> _Text for analysis_

+===+

OpenAI Embeddings
POST /v1/embeddings returns vector embeddings for one or more input strings. The wire format matches OpenAI's, so any client that already calls client.embeddings.create(...) works against Bodhi by changing base_url and the API key.
Use this for RAG, semantic search, retrieval, classification — anything that needs to reduce text to a fixed-length numeric vector.
Auth
Authorization: Bearer <bodhi-api-token>
Same Bodhi-issued token that works against /v1/chat/completions. See API Tokens.
Model resolution
The model field resolves against Bodhi's combined catalog, exactly like Chat Completions:
- Local embedding aliases — a GGUF embedding model (e.g. nomic-embed, bge, e5) loaded via llama.cpp, configured as a model alias.
- Remote embedding API models — provider-hosted embedding endpoints (OpenAI's
text-embedding-3-*, Gemini's embedding models, etc.), configured as API models.
Hit GET /v1/models to see what's available. The combined catalog includes embedding models alongside chat models — pick the one you need by name.
For setting up remote providers (and choosing one that supports embeddings), see API Models.
Local vs remote — when to pick which
- Local is a fixed-cost workhorse. Once the model is loaded, embedding 10,000 chunks costs no per-token spend; only your CPU/GPU time. Good for offline processing, batch jobs, on-prem RAG.
- Remote is pay-per-token but typically higher quality at the top tier. Good when you need a single small model from a provider with strong recall, or when you don't want to manage a local embedding model.
You can mix and match: use a local embedding model for ingestion (cheap, bulk) and a remote one for query-time embedding (fewer calls, better recall) — or vice versa. Both go through the same wire format.
Examples
curl
curl -X POST http://localhost:1135/v1/embeddings \
-H "Authorization: Bearer $BODHI_TOKEN" \
-H "Content-Type: application/json" \
-d '{
"model": "your-embedding-alias",
"input": "The quick brown fox"

+===+

> _Source material_
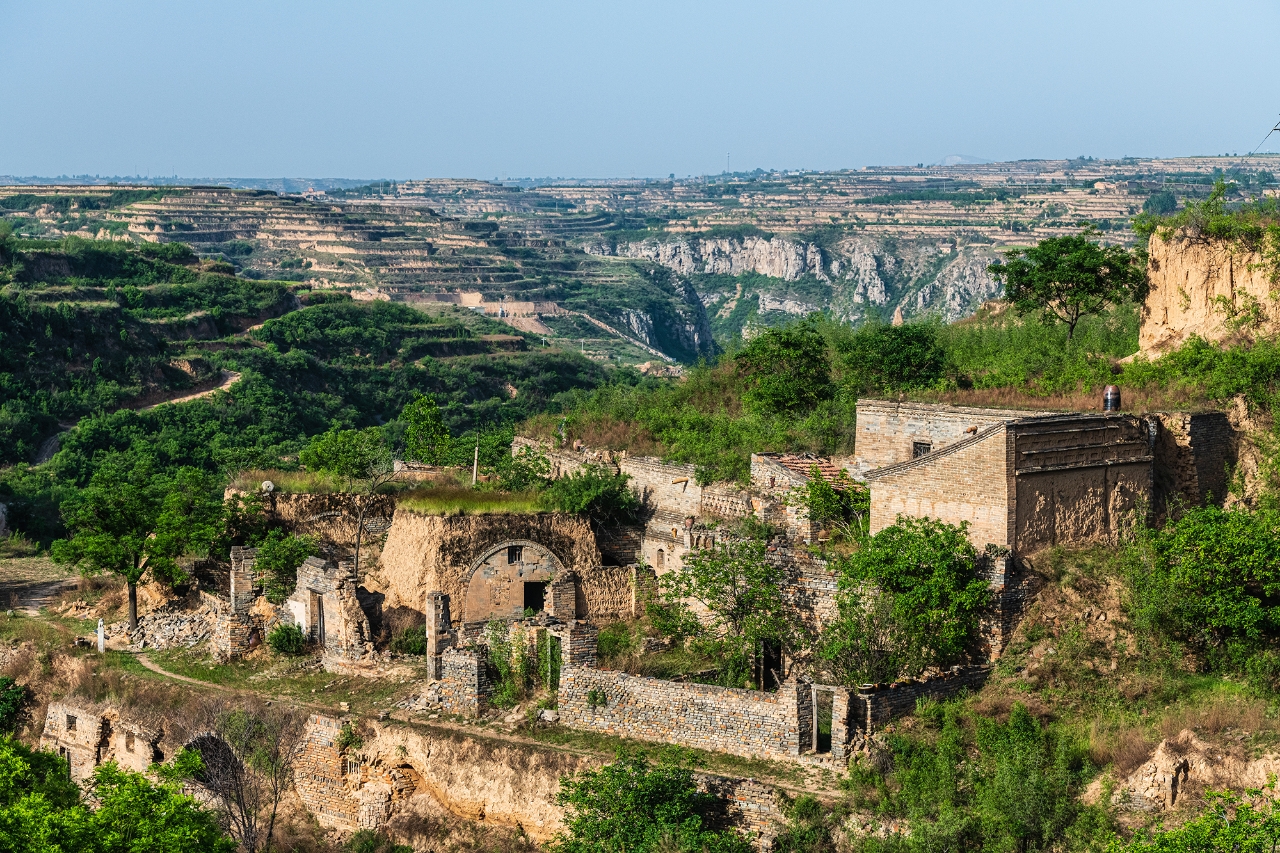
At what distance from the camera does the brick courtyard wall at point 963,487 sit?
18750 millimetres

+===+

> _Apply what you read_
• 1. Translate this sentence from the embeddings documentation above into Spanish: "The combined catalog includes embedding models alongside chat models — pick the one you need by name."
• 2. According to the embeddings documentation above, what two things does a client that already calls client.embeddings.create(...) need to change to work against Bodhi?

> _Responses in order_
• 1. El catálogo combinado incluye modelos de embeddings junto a los modelos de chat; elige por su nombre el que necesites.

• 2. The base_url and the API key.